Source records:
--- Begin ---

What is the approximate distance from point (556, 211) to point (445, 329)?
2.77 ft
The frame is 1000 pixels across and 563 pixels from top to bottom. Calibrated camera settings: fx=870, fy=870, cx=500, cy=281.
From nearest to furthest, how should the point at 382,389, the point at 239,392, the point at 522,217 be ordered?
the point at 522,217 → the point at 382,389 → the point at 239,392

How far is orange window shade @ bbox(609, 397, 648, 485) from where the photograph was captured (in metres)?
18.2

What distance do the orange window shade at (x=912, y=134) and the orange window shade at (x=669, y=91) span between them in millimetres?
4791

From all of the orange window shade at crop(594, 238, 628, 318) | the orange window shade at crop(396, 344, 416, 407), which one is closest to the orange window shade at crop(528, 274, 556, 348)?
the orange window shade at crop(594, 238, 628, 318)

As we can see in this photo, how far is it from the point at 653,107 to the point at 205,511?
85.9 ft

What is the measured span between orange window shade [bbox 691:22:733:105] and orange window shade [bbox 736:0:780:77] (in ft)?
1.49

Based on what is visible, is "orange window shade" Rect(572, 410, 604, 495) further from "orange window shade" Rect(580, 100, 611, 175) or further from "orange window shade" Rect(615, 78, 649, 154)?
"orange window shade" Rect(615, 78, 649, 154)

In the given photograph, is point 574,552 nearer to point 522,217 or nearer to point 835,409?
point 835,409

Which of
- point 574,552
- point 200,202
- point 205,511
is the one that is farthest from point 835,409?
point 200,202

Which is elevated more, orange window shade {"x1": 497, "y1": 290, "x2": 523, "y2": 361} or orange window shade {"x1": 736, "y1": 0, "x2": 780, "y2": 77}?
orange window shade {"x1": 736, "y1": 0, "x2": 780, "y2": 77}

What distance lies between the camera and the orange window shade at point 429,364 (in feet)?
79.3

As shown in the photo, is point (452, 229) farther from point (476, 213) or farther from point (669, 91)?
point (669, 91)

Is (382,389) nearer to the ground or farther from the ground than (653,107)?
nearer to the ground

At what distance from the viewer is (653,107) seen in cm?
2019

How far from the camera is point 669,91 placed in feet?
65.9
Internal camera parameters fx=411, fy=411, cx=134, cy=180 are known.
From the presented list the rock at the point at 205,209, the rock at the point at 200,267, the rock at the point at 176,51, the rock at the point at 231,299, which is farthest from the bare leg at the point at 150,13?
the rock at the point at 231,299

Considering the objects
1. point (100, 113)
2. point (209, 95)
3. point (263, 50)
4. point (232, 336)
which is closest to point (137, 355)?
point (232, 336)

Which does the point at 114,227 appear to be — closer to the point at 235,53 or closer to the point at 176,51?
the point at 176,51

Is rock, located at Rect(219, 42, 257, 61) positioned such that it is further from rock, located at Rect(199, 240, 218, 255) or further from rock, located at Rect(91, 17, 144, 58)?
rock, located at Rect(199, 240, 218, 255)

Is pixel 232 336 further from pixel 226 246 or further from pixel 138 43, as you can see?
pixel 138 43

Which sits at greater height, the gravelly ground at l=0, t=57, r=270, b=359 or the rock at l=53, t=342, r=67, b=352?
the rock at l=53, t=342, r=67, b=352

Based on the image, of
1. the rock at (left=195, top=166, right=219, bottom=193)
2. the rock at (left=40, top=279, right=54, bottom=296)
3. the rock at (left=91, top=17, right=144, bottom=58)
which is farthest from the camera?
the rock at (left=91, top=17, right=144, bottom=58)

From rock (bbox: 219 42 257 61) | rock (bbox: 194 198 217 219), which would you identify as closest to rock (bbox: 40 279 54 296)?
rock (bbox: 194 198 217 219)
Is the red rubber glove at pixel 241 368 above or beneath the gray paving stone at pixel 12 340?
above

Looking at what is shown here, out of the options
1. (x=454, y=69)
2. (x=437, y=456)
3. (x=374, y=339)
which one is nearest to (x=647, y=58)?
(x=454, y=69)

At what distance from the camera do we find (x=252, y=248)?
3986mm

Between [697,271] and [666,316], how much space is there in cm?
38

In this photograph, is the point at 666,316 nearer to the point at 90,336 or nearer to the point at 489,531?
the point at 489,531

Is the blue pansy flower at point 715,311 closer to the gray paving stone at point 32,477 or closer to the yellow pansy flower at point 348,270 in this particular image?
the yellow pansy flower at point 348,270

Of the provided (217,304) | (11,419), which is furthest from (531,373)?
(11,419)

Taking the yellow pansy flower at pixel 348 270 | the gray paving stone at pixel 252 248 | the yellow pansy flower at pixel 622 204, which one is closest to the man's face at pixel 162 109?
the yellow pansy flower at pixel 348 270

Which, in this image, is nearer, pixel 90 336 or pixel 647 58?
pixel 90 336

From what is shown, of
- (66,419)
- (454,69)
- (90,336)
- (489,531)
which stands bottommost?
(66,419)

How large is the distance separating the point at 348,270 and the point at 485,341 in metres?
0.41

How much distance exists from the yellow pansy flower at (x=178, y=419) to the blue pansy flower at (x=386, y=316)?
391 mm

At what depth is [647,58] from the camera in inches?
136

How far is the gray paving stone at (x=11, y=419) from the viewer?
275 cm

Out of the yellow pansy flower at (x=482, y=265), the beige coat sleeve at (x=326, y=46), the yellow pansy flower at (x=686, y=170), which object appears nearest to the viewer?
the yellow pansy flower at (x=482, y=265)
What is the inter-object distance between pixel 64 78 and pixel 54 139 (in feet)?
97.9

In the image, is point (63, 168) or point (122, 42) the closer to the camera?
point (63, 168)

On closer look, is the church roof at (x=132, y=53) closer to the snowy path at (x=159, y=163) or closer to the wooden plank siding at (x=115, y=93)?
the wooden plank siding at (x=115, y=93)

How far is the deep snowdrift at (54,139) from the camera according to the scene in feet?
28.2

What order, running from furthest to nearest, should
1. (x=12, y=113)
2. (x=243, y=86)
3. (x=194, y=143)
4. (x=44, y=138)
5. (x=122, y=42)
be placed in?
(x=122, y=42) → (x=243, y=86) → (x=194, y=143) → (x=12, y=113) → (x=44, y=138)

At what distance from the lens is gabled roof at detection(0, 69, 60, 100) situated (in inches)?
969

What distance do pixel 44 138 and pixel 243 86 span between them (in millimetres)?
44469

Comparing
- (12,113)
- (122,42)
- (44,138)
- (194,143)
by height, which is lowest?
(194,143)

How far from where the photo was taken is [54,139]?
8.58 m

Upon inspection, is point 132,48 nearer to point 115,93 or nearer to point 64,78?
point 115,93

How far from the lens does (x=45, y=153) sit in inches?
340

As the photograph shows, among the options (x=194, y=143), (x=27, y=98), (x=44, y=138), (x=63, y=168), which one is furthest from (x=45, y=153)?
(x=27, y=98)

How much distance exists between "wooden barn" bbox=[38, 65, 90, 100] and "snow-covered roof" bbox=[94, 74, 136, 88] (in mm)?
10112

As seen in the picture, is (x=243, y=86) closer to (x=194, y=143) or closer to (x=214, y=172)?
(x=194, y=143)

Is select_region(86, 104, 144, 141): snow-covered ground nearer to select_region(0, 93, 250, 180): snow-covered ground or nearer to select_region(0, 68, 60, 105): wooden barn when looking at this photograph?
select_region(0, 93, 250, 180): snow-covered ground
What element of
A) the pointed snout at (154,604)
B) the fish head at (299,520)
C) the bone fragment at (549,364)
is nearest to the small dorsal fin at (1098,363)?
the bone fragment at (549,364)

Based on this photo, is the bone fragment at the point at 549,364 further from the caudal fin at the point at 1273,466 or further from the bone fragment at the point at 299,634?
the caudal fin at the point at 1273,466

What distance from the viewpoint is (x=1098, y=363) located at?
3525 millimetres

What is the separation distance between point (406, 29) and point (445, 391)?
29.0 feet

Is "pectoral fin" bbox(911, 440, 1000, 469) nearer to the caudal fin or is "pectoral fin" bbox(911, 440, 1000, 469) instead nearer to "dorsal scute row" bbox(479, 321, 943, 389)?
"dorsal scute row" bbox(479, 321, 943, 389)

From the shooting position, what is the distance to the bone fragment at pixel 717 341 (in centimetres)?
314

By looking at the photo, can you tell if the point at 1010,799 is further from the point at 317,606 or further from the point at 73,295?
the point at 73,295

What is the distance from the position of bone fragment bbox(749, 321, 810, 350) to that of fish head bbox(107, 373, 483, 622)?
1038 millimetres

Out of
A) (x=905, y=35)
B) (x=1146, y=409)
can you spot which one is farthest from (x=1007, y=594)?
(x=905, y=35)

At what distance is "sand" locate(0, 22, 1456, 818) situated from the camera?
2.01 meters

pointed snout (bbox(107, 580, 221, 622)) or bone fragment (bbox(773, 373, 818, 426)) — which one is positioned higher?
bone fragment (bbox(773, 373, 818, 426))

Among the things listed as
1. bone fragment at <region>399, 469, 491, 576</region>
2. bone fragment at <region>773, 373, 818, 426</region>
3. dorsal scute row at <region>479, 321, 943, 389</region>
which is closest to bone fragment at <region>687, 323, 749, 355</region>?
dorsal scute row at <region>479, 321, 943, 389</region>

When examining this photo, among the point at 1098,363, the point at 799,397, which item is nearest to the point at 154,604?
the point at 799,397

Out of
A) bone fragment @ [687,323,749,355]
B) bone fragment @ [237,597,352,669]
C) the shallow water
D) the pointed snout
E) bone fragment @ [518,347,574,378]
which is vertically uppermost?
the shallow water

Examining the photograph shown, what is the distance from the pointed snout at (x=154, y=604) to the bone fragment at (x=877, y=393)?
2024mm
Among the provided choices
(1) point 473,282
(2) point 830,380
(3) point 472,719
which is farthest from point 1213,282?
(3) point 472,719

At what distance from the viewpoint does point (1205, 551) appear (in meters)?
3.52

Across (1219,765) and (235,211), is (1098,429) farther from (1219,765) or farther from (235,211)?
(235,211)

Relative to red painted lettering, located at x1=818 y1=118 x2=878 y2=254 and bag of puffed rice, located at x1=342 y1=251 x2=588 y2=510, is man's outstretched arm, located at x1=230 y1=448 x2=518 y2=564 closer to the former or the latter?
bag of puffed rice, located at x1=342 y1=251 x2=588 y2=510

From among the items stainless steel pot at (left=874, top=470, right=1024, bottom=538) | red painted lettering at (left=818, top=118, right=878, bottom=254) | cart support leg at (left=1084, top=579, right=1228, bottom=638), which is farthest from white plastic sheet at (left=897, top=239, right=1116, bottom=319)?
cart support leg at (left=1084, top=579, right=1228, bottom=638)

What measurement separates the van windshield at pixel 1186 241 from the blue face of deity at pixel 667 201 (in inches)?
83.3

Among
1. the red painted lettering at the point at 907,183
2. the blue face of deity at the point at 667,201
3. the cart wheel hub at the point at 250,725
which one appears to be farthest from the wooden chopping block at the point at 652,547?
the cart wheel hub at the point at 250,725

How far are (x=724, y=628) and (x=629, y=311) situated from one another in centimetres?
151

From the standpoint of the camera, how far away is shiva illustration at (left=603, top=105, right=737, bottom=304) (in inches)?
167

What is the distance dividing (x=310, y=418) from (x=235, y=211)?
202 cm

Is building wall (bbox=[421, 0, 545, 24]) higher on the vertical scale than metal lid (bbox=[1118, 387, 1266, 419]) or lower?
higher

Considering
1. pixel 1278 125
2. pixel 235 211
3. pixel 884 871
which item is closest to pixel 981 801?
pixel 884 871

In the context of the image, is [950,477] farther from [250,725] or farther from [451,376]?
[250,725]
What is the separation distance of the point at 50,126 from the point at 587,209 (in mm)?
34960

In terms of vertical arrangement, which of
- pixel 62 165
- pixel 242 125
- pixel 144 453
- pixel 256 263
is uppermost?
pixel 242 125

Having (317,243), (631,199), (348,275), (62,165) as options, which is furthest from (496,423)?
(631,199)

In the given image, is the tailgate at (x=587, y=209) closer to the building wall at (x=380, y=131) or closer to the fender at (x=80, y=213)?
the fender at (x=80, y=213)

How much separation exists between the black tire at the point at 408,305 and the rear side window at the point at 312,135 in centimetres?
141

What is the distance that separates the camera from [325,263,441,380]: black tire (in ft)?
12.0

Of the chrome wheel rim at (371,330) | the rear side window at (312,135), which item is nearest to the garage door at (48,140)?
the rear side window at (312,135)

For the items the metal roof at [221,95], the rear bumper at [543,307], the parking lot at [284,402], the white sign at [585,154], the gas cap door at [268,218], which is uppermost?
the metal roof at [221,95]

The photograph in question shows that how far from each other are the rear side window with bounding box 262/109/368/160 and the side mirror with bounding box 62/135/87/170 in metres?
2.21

--- End ---

Work to do: Copy out the listing word for word, starting at its first line and ending at the line that contains "the point at 522,217 →".

Result:
What is the approximate distance from point (556, 211) to point (445, 329)?
2.77 ft
The frame is 1000 pixels across and 563 pixels from top to bottom. Calibrated camera settings: fx=870, fy=870, cx=500, cy=281.
From nearest to furthest, how should the point at 382,389, the point at 239,392, the point at 522,217 be ordered?
the point at 522,217 → the point at 382,389 → the point at 239,392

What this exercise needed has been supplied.